El jefe del Grupo de Trabajo de la Casa Blanca defendió el martes la decisión de Estados Unidos de no conceder visados a un árbitro somalí y a parte de la delegación de la selección iraní

El árbitro somalí Omar Abdulkadir Artan, devuelto el sábado a su llegada a Estados Unidos, declaró este martes al New York Times que desconocía los motivos por los que se le había prohibido la entrada y lamentó que “el mayor sueño de su vida” se hizo añicos.
Omar Artan, de 34 años, que fue designado árbitro del año por la Confederación Africana de Futbol en 2025, debía ser el primer somalí en dirigir en un torneo internacional.
“Estoy muy, muy decepcionado”, dijo en una entrevista telefónica concedida desde Estambul, la ciudad a la que fue enviado de vuelta tras negársele la entrada en territorio estadounidense.
“Solo soy un árbitro que intentaba vivir su sueño, el mayor sueño de mi vida, participar en el Mundial”.
El jefe del Grupo de Trabajo de la Casa Blanca defendió el martes la decisión de Estados Unidos de no conceder visados a un árbitro somalí y a parte de la delegación de la selección iraní.
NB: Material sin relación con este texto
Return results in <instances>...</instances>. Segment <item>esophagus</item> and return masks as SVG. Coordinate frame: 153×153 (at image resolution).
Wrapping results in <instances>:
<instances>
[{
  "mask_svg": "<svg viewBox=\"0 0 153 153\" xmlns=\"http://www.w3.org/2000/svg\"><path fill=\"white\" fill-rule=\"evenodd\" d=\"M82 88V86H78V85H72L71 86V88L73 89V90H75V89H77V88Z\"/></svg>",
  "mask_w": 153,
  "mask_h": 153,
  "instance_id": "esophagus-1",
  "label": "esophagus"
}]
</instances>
“Hasta este momento hemos tenido 35 equipos que han venido a Estados Unidos”, declaró Andrew Giuliani, director ejecutivo del grupo de trabajo, en un acto organizado por el Atlantic Council en Washington.
“No se ha denegado la entrada a ningún jugador ni a ningún entrenador”, añadió. “Ha habido algunos oficiales a los que se les ha denegado, y por muy buenas razones”.
“Estamos buscando ese equilibrio entre asegurarnos de que cualquier actor malintencionado que… intente entrar en el país bajo el pretexto, no tenga acceso a Estados Unidos“, explicó.